The auto-correlation function of a stochastic process is defined by $$R(t_1, t_2)=\mathbb{E}[X(t_1)X(t_2)]$$
We say that a function is positive semidefinite if and only if
$$\forall x,y: f(x,y)^2 \leq f(x,x)f(y,y)$$
It is easy to see that if $X(t)$ is a stochastic process, then using the Cauchy-Schwartz inequality we have
$$R(t_1, t_2)^2=\mathbb{E}[X(t_1)X(t_2)]^2 \leq \mathbb{E}[X(t_1)^2]\mathbb{E}[X(t_2)^2]=R(t_1, t_1)R(t_2, t_2)$$
So, I wonder if one is given a positive semidefinite function $f$, is it always possible to find a stochastic process whose auto-correlation function is $f$?
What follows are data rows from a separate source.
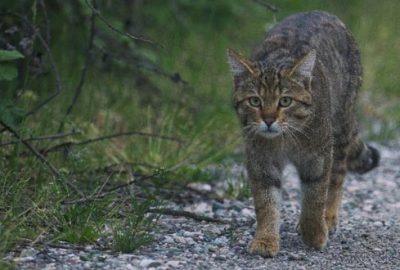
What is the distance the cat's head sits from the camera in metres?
5.04

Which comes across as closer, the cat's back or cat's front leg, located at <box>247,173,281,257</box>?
cat's front leg, located at <box>247,173,281,257</box>

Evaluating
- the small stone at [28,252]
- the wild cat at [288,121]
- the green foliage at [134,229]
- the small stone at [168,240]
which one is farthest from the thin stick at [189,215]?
the small stone at [28,252]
Note: I'm looking for answers that do not use measure theory.
Best Answer
Obviously not. Consider $R(x,y)=-1$. But I'll assume you also meant to require that $R(x,x)\ge 0$. However, even this is not sufficient.
To see this, pick any 3 time points $t_1, t_2, t_3$ and consider the random variables $X_{t_1}, X_{t_2}, X_{t_3}$. Define the matrix $A_{ij}=E(X_{t_i}X_{t_j})=R(t_i, t_j)$. I claim $A$ must be non-negative definite. Indeed, for any vector $v$, $(v,Av)=\sum_{i,j}v_iv_jA_{ij}=\sum_{i,j}v_iv_jE(X_{t_i}X_{t_j})=E\sum_{i,j}(v_iX_{t_i})(v_jX_{t_j})=E(\sum_i v_iX_{t_i})^2\ge 0$. By the same argument, it must be the case that $\sum_{i,j=1}^Nv_iv_jR(t_i,t_j)\ge 0$ for any $N$, $v_i$ and time points $t_i$. A function which satisfies this condition is called a Mercer kernel.
To see that your condition of positive-semidefiniteness does not imply being a Mercer kernel, it is sufficient to exhibit a symmetric matrix M such that: 1. the diagonal entries of M are positive 2. all 2x2 minors have non-negative determinant, and 3. M has a negative eigenvalue. I leave it as an exercise to construct such a matrix.
Interestingly, if R is a Mercer kernel, then the answer to your question is yes, and the process can be described somewhat explicitly. I'll assume that t is restricted to lie in the unit interval $[0,1]$. By Mercer's theorem, we can write $R(x,y)=\sum_{i=1}^{\infty} \lambda_i f_i(x)f_i(y)$, where the functions satisfy $\int_0^1 R(x,y)f_i(y)=\lambda_if_i(x)$.
Now let $X_t=\sum_{i=1}^{\infty} \sqrt{\lambda_i}\xi_if_i(t)$ where $\xi_i$ are iid normal random variables with mean $0$ and standard deviation $1$. The series converges almost surely by Kolmogorov's Two SEries theorem.
We see that $EX_tX_s=\sum_{i,j}\sqrt{\lambda_i\lambda_j}f_i(t)f_j(s)E(\xi_i\xi_j)$. By independence, we have $E(\xi_i\xi_j)=E\xi_iE\xi_j=\delta_{ij}$. So $EX_tX_s=\sum_i\lambda_if_i(t)f_i(s)=R(t,s)$ as desired.